The Orioles in 1914 were a team in trouble. Their fans were deserting them in droves for the Baltimore Terrapins of the new (and short-lived) Federal League. At one point the Orioles played before an audience of just seventeen people while the Terrapins entertained a full and roaring house across the street. Unable to meet their payroll, the Orioles began selling players. In July of his rookie season, Ruth found himself abruptly dealt to the Boston Red Sox. He hurried north and on the day of his arrival in Boston, July 11, was sent out to pitch, which meant that the first major league game he ever saw was one he played in. He scattered eight hits and won 4–3.
So, just four months after leaving St. Mary’s, without ever having lived independently in the outside world, Babe Ruth was a major league baseball player. During that summer, Ruth frequently ate breakfast at a coffee shop called Lander’s. There he chatted to a pretty waitress named Helen Woodford. One day, if Ruth’s own account is to be believed, he said to her: “How about you and me getting married, hon?” After a few minutes’ reflection she accepted, and they were wed in the fall of 1914. He was nineteen, she was possibly no more than fifteen. It was not a hugely successful pairing. In his autobiography, Ruth got her name wrong.

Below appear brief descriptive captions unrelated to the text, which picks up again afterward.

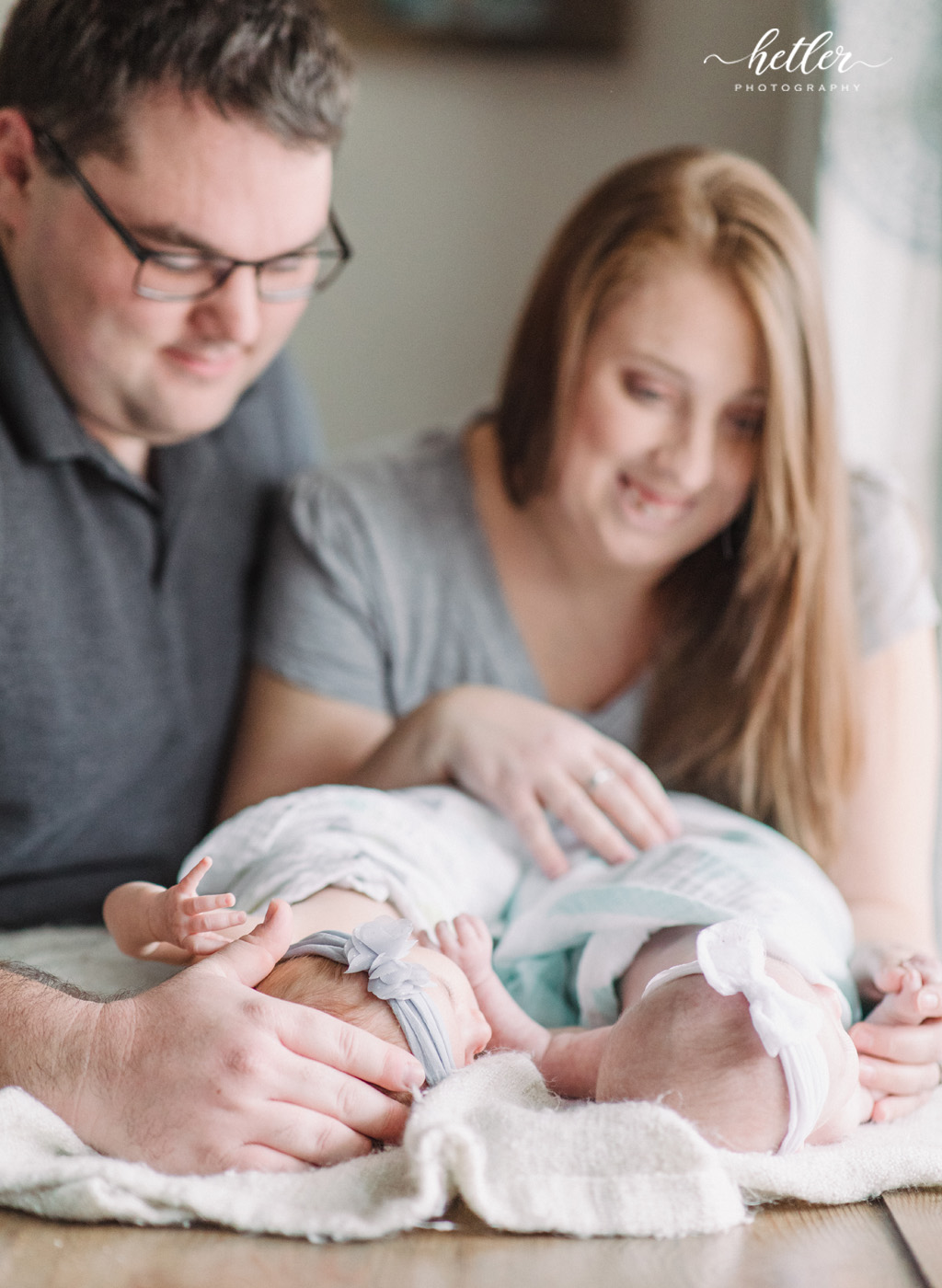 Muskegon twin newborn girl photo session and one extra beautiful with Down Syndrome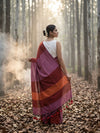 Indiehaat | Hand Dyed Khadi Cotton Saree Multicolor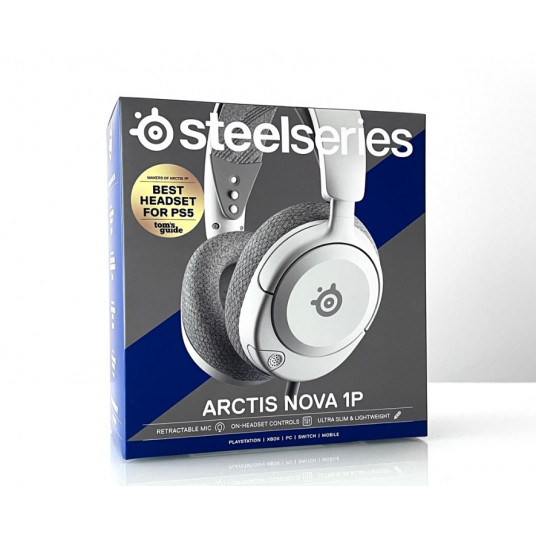 Žaidimų ausinės SteelSeries Arctis Nova 1P White 61612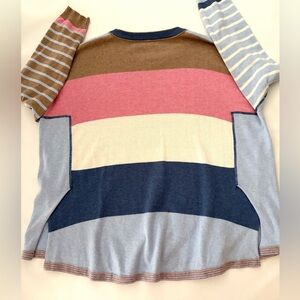 ZAKET & PLOVER Crew Neck Stripe Colorblock Cashmere Blend Sweater Womens Large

From the perspective of our own age, it isn’t easy to grasp just how central to American life—how culturally and emotionally dominant and unchallenged and saturating—baseball was in the time of Babe Ruth. It was the nation’s joy and obsession. It was called the National Game, with capital letters. In sporting terms, it was all that much of America thought about for a good part of the year.

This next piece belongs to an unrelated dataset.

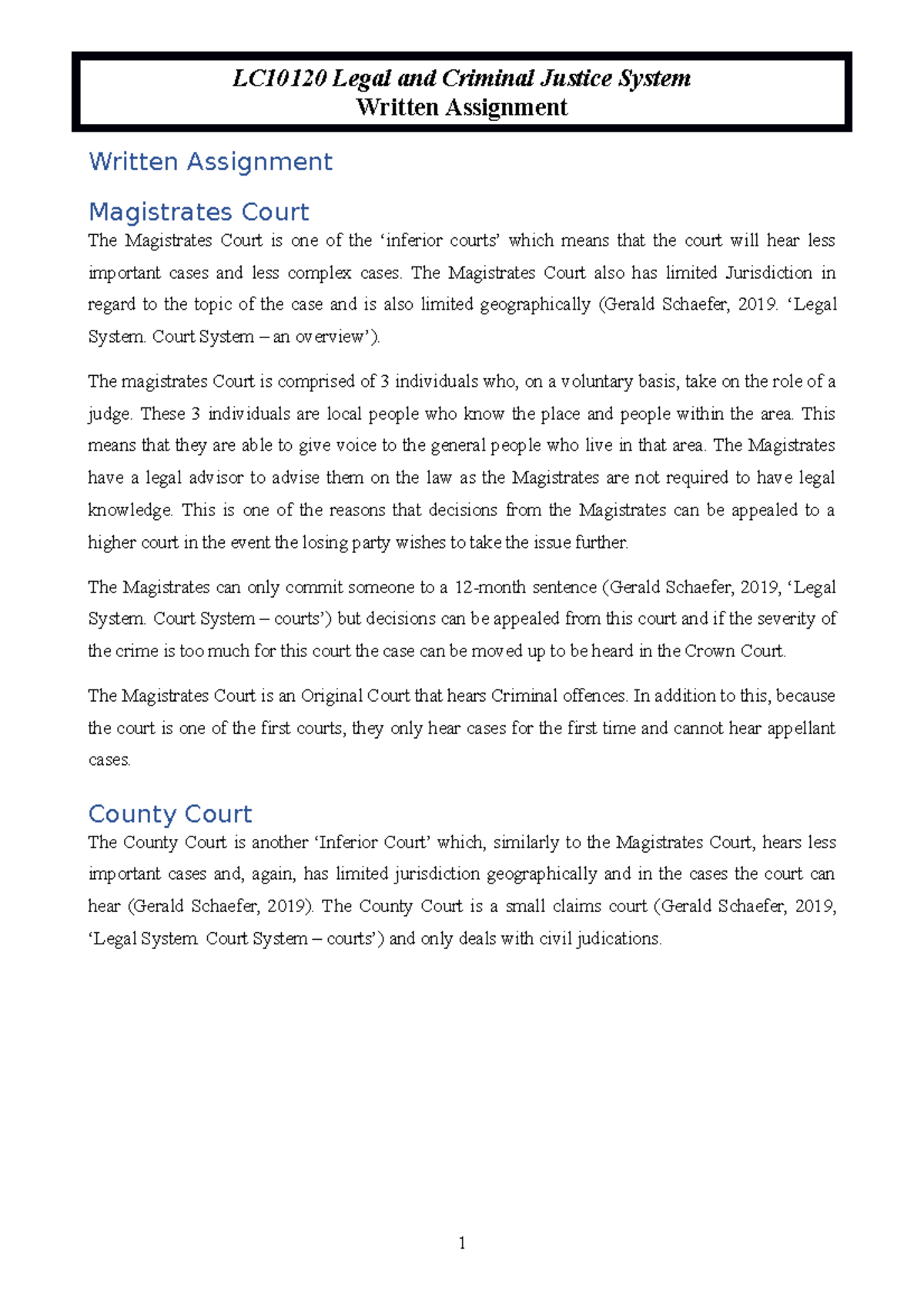 Assignment 1 - Written Assignment Written Assignment Magistrates Court ...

For big events like the World Series, newspapers in every major city erected giant scoreboards outside their offices, and these unfailingly attracted large crowds. In many cities, impresarios hired theaters or other grand spaces (Madison Square Garden, for instance) to provide paying audiences with simulated games. One version employed a large diagram of a baseball diamond with colored lights to show balls, strikes, and outs, bells for hits, and white footprints tracing a path around the base paths. An announcer on the stage would relate—and sometimes creatively embellish—developments on a distant playing field from fragmentary information supplied by ticker tape while the scoreboard lit up, clanged, and traced footsteps in support. Another system used live boys, each representing a real player, who took up positions on a baseball field on the stage, where they pitched, batted, and fielded an imaginary ball and ran from base to base as distant reality required. As one observer marveled, no crowds in ballparks were “more loudly appreciative of every fine play than those millions jammed into the various halls or thronging the streets in front of newspaper offices.”